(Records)
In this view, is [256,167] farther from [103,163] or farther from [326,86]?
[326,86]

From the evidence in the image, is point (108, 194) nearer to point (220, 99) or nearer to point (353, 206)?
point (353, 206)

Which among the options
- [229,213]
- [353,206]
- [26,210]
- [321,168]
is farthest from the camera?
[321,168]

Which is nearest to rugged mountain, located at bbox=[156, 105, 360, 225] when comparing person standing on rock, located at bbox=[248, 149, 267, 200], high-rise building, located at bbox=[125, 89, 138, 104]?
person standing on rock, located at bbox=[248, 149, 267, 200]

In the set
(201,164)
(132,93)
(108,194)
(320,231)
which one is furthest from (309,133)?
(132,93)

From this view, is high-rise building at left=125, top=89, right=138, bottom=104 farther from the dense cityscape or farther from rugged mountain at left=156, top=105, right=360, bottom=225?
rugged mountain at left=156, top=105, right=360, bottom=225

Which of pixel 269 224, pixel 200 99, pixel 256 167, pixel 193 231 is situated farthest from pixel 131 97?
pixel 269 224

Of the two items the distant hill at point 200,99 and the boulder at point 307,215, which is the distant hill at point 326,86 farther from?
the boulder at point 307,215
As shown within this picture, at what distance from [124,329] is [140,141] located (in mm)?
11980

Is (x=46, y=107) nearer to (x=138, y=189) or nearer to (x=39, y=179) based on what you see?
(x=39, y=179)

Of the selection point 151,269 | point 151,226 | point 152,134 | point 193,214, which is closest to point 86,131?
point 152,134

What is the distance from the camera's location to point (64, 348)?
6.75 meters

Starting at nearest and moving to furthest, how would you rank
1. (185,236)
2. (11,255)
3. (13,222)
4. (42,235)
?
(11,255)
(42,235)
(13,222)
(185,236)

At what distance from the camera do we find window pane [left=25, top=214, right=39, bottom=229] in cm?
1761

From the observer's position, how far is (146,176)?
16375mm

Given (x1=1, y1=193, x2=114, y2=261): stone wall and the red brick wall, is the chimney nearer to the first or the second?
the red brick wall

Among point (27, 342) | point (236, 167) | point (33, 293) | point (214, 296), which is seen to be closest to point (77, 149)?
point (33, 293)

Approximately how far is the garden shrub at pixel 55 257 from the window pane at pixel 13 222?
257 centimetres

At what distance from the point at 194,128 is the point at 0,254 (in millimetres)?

» **AIM**:
Update everything from the line containing "What is the" down to the line containing "257 centimetres" by replacing "observer's" with "viewer's", leaving the rest unchanged.

» **PROBLEM SOLUTION**:
What is the distance from the camera's location to point (64, 348)?
6.75 meters

Starting at nearest and moving to furthest, how would you rank
1. (185,236)
2. (11,255)
3. (13,222)
4. (42,235)
?
(11,255)
(42,235)
(13,222)
(185,236)

At what distance from the camera do we find window pane [left=25, top=214, right=39, bottom=229] in cm?
1761

From the viewer's position, how far is (146,176)?
16375mm

Given (x1=1, y1=193, x2=114, y2=261): stone wall and the red brick wall, is the chimney nearer to the first or the second?
the red brick wall

Among point (27, 342) | point (236, 167) | point (33, 293) | point (214, 296), which is seen to be closest to point (77, 149)?
point (33, 293)

Approximately how far is the garden shrub at pixel 55 257 from the window pane at pixel 13 222?
257 centimetres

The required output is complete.